I remember pretty clearly when I first started being able to solve math problems – real ones in Real Analysis. I was attempting to solve the chapter 7 exercises in Baby Rudin. Sequences and Series of Functions. I don’t really know what got into me, but I remember thinking that I was tired of relying on hints and office hours. I went to the library by myself, and I turned my phone off. I spent about 5 hours there, staring at the book, and writing on paper, trying examples and small cases of the problems. When I got stuck, I took a walk. Something clicked. I wrote down solutions to 4 of the 7 exercises we were assigned that week. I think it was the first group solutions that I really got entirely by myself. They were correct – I knew they were, but I checked with people anyway, and they were right. I felt pride. Before, I felt like a fraud, often having to rely on others to solve problems. That feeling of pride carried me the rest of the way through my major – I felt like quitting a lot before then. Eventually my skills improved, and I gained confidence. Now, I’m able to solve some problems out of a graduate level book in combinatorics – pretty much by myself. Maybe that’s a low bar from a math student, but it’s a nice feeling – much nicer than simply reading. Doing the math is the point of math. Paul Halmos was right – Math is not a spectator sport, and that’s what I like most about it.

***

Really, I think this last point is more generally applicable. There was a time that I did almost nothing, but I thought a lot about what I could do. I reveled in my potential but rarely exercised it. Rarely tried to actually test it. Those times were when I was most troubled, the most unhappy, and the most angry. Gradually, I began to resist against this. I realized that the interesting people around me were interesting precisely because they had actually accomplished something. Because they had actually put in the work to get the training, to get a cool job, or be useful to society. They could *do* things. I merely dreamed that I could do things. When that began to change for me, I began to change. There is a lot of satisfaction I get from a job well done, from a solved problem, to a good grade in a difficult class, to conquering a fear, or to getting a math degree despite lack of talent. There is almost no satisfaction to be had by reveling in your potential, but there is a lot in trying to realize it. Of course, failures come. But sometimes you win. And the more you win, the more you win.

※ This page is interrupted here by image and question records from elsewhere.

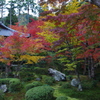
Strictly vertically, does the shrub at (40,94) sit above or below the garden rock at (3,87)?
above

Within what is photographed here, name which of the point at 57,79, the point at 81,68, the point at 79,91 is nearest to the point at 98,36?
the point at 79,91

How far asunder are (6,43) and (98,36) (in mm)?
5178

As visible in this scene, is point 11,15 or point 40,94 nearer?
point 40,94

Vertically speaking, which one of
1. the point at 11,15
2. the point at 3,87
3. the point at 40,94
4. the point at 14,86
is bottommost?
the point at 3,87

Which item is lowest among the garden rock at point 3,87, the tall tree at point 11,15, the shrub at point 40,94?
the garden rock at point 3,87

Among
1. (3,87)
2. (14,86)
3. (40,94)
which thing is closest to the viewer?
(40,94)

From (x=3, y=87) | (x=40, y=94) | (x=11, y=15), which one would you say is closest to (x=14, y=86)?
(x=3, y=87)

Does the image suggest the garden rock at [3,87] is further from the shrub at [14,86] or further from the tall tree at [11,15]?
the tall tree at [11,15]

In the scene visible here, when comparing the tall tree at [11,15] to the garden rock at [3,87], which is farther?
the tall tree at [11,15]

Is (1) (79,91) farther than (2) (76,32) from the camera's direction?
Yes

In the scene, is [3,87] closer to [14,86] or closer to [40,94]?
[14,86]

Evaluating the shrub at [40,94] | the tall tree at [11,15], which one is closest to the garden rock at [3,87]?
the shrub at [40,94]

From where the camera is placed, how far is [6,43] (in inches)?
285

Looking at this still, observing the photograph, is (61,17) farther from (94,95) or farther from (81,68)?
(81,68)
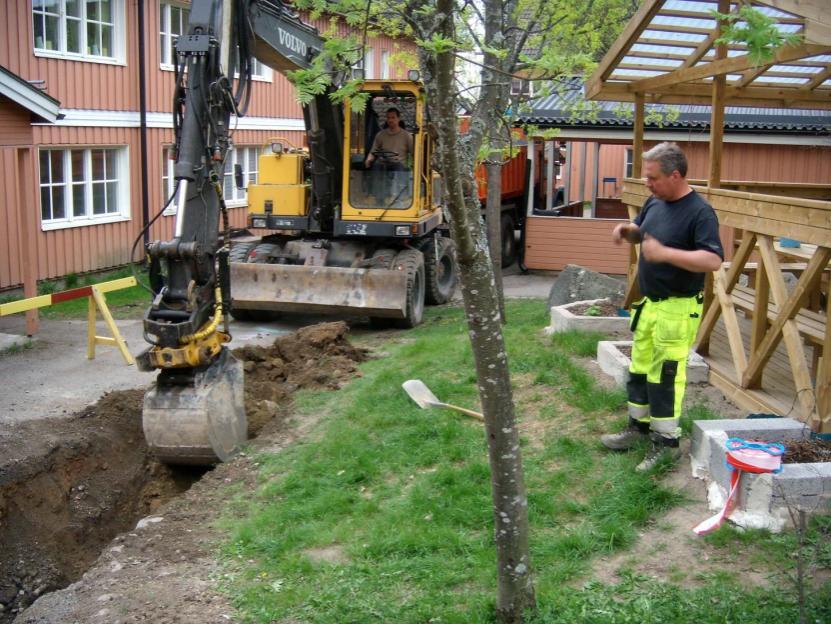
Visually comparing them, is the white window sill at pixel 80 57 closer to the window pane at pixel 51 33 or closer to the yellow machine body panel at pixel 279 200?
the window pane at pixel 51 33

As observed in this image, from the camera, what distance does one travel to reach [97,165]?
16.0m

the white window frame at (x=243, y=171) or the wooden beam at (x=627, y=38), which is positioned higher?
the wooden beam at (x=627, y=38)

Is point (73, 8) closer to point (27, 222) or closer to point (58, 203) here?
point (58, 203)

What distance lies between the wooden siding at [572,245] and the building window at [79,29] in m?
8.19

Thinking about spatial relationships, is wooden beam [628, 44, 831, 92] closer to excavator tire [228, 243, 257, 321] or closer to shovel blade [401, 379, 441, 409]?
shovel blade [401, 379, 441, 409]

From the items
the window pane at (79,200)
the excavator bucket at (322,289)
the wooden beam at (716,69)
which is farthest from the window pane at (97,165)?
the wooden beam at (716,69)

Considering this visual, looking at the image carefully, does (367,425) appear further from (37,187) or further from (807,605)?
(37,187)

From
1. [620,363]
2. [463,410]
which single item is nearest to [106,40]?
[463,410]

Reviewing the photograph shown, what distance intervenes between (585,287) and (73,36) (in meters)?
9.52

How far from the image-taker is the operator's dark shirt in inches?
211

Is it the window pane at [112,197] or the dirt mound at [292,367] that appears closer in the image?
the dirt mound at [292,367]

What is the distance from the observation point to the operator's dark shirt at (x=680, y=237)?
17.6 ft

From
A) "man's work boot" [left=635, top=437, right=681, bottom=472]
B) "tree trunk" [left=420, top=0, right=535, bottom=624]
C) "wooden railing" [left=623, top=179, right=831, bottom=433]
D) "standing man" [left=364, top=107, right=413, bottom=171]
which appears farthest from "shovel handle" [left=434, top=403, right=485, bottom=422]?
"standing man" [left=364, top=107, right=413, bottom=171]

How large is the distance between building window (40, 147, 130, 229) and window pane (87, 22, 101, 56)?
160cm
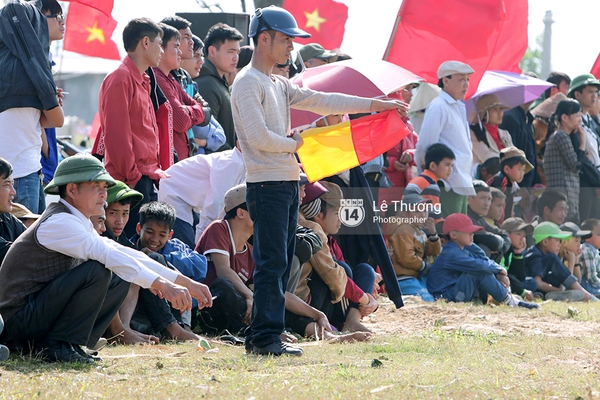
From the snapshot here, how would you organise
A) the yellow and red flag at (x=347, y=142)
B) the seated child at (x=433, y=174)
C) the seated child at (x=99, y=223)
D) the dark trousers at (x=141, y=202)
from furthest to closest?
the seated child at (x=433, y=174) < the dark trousers at (x=141, y=202) < the yellow and red flag at (x=347, y=142) < the seated child at (x=99, y=223)

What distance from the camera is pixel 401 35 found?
39.0 ft

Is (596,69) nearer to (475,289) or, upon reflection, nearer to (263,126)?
(475,289)

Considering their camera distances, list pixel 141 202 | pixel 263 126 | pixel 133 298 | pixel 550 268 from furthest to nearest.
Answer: pixel 550 268, pixel 141 202, pixel 133 298, pixel 263 126

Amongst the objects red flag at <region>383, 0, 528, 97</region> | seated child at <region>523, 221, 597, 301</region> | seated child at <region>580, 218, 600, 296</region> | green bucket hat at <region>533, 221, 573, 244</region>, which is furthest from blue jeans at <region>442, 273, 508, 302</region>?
red flag at <region>383, 0, 528, 97</region>

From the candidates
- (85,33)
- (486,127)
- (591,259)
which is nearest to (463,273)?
(486,127)

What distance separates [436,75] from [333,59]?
1.90 m

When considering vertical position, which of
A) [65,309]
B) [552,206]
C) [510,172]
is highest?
[510,172]

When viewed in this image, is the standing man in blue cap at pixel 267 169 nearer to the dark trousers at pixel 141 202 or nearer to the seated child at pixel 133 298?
the seated child at pixel 133 298

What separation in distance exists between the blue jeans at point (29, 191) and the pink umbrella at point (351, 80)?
2476mm

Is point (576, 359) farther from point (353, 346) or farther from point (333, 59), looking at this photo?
point (333, 59)

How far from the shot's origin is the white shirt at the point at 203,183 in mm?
7996

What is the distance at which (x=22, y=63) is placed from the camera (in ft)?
22.0

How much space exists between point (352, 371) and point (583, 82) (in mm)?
9485

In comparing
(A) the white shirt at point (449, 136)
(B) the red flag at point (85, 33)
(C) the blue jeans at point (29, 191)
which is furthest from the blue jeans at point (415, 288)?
(B) the red flag at point (85, 33)
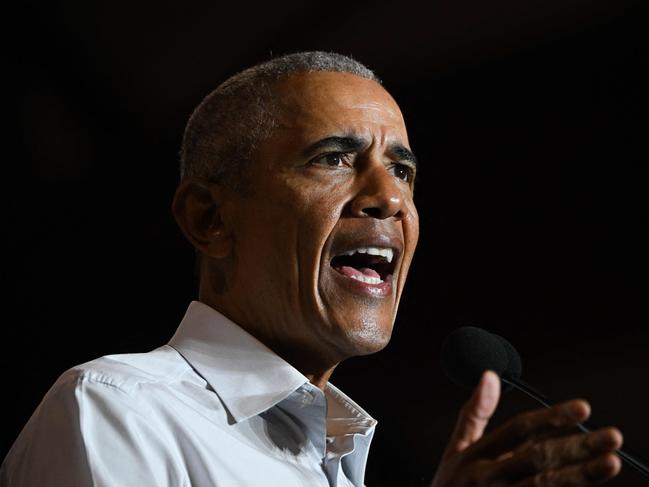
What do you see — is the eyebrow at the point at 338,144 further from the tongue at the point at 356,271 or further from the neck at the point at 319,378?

I think math is beautiful for it’s power and applicability, but also the lessons it can teach you. Supposedly, to master a martial art requires inner tranquility. I like to think that to master mathematics would require the same. But maybe that’s too stuffy. If you don’t want to think about all this, just try doing some exercises out of a math book – alone. If they are too easy, try something a bit harder. The joy is in trying to win – you need a challenge for that.